Elections for the Eritrean Assembly were held in March 1952. Voting was by secret ballot in Asmara and Massawa, but elsewhere the British Administration used an indirect system, drawing constituency boundaries without Eritrean participation. The apportionment of seats drew complaints from Unionist districts: Hamasien received seven seats compared with twelve each for Serae and Akele Guzai and twenty-four for the Western Province. Women were excluded from the franchise; the Eritrean Constitution as ratified likewise limited voting rights to male citizens aged twenty-one and over.
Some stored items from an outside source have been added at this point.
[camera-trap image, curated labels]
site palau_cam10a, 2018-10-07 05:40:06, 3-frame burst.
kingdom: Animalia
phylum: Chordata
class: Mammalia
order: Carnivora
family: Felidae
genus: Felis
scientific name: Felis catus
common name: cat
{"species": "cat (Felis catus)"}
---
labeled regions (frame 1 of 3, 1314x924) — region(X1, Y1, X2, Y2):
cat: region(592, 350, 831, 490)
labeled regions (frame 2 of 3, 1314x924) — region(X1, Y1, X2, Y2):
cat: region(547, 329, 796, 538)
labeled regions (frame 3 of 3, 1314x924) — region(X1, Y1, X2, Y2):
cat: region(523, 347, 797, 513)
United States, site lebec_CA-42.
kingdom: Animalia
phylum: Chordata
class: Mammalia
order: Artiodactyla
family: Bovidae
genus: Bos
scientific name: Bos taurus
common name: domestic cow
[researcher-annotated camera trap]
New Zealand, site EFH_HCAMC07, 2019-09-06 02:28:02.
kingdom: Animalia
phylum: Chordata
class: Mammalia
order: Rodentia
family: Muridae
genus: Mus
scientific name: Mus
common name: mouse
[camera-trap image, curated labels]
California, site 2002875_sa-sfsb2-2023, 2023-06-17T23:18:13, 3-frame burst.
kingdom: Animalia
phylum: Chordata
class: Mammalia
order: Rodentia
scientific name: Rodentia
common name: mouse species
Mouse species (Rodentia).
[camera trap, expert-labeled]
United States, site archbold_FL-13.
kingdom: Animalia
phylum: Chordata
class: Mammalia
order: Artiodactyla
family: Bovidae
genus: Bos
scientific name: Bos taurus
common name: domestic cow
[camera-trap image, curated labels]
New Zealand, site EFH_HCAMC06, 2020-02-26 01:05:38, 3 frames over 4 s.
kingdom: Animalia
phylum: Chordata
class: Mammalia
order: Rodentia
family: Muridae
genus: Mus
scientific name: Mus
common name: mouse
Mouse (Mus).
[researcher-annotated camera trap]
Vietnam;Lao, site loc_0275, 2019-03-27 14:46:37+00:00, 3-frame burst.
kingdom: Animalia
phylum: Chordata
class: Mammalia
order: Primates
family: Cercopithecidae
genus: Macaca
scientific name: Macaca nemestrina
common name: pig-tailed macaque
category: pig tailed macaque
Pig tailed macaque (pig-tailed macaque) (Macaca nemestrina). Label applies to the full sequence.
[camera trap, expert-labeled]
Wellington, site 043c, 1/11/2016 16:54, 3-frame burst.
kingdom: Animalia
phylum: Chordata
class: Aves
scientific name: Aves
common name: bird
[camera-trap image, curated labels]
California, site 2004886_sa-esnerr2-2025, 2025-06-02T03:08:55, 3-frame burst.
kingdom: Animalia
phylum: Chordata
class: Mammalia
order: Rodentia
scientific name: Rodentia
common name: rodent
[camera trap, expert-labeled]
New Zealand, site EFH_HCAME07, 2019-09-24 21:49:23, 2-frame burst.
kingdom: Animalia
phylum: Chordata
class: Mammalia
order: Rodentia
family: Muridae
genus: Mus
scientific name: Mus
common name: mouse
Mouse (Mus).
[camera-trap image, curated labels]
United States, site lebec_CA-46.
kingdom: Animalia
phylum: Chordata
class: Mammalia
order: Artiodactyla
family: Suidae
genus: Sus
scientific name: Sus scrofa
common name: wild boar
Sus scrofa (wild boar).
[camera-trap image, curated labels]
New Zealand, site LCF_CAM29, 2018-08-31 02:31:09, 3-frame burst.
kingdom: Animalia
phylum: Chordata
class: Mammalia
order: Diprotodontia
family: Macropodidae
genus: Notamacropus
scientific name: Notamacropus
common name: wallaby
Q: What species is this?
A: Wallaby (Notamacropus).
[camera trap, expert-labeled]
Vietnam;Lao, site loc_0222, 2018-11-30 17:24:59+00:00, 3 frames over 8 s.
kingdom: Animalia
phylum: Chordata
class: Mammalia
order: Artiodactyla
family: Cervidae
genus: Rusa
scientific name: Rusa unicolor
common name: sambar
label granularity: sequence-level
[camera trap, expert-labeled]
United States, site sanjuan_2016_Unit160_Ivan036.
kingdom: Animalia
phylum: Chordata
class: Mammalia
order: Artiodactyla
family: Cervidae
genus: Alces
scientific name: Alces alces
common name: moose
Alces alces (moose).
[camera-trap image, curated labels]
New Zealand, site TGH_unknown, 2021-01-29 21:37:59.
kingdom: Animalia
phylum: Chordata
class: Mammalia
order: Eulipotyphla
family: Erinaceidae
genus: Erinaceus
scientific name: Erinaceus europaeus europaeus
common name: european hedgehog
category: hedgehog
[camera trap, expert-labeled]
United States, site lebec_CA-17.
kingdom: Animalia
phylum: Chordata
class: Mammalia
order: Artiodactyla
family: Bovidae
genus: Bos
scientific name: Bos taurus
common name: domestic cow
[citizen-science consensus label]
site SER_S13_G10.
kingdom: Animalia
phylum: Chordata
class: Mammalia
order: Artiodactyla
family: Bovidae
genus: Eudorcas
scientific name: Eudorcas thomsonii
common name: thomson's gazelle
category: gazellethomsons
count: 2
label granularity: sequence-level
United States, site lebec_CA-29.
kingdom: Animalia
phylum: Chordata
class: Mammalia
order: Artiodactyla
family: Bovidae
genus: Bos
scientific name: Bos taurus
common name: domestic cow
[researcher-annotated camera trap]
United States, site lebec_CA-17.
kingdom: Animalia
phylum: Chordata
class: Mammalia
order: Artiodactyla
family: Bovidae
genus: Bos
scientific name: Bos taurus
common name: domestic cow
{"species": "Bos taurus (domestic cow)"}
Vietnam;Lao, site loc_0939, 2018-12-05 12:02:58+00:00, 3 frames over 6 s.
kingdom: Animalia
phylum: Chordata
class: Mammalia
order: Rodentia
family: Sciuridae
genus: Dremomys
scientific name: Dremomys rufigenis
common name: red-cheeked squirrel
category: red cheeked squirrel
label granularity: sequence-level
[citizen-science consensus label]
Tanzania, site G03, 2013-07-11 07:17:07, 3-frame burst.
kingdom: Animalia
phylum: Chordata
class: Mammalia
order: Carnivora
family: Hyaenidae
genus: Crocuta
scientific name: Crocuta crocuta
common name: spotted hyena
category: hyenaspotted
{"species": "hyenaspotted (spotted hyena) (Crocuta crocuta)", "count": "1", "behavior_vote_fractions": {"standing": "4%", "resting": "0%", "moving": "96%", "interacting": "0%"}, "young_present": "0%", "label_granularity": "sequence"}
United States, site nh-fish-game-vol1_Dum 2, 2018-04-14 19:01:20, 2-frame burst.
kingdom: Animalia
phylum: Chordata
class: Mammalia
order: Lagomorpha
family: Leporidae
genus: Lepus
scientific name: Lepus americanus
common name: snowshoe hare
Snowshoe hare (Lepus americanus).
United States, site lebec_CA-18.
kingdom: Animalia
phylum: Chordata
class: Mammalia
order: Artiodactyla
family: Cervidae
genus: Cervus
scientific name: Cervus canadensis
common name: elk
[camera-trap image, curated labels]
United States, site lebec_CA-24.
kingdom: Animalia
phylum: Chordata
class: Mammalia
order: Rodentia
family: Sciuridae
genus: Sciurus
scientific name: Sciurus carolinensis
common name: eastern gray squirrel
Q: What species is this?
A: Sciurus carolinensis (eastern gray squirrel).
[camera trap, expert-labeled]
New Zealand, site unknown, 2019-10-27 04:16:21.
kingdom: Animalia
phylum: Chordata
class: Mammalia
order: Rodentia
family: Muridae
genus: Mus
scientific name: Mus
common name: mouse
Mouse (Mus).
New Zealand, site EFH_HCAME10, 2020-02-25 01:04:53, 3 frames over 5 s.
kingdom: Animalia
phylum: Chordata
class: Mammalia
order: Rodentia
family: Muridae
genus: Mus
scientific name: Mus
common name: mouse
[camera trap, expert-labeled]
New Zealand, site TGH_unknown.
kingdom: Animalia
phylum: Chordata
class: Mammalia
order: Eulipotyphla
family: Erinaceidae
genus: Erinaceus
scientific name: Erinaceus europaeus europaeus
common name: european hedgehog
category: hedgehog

The Unionist Party won the largest number of seats, 32, followed by the Independence Front with 18 and the Muslim League of the Western Province with 15, with one seat each going to the National Party of Massawa and the Independent Moslem League. On 29 April 1952 the Assembly elected Unionist leader Tedla Bairou as its President by a vote of 49 to 11.

The Assembly debated the Commissioner's draft constitution beginning 12 May 1952, adopted Tigrinya and Arabic as official languages, and passed the final text unanimously on 10 July 1952. Emperor Haile Selassie ratified the Federal Act and the Eritrean Constitution at the Menelik Palace in Addis Ababa on 11 September 1952. Formal transfer of power took place on 15 September 1952, when the Chief British Administrator, Duncan C. Cumming, lowered the Union Jack in Asmara before a large crowd. The British Administration subsequently charged the Ethiopian government more than £900,000 for stores and equipment left in the territory.

From its inception, the federation was undermined by the Eritrean government, which was controlled by the Unionist Party. The party had campaigned for complete union with Ethiopia and worked against the federal arrangement throughout its existence. The first Chief Executive, Tedla Bairu, governed without consulting his cabinet or the Eritrean Assembly and repeatedly violated constitutional provisions. His successor, Asfaha Woldemikael, elected in August 1955, simultaneously held the role of vice-representative of the Emperor, making any meaningful separation of Eritrean and Ethiopian authority nominal in practice. By 1958 the constitution had effectively ceased to function. On 15 November 1962, the Eritrean Assembly voted unanimously to dissolve the federation and incorporate Eritrea into the Ethiopian Empire as a province.

The Eritrean Liberation Front (ELF) was established in Cairo in July 1960 by Eritrean exiles, drawn largely from the political tradition of the Moslem League. Hamid Idris Awate began armed resistance on 1 September 1961, marking the start of the Eritrean War of Independence. By the mid-1960s, the Ethiopian government had deployed its Second Division against the ELF, marking a significant escalation of the conflict.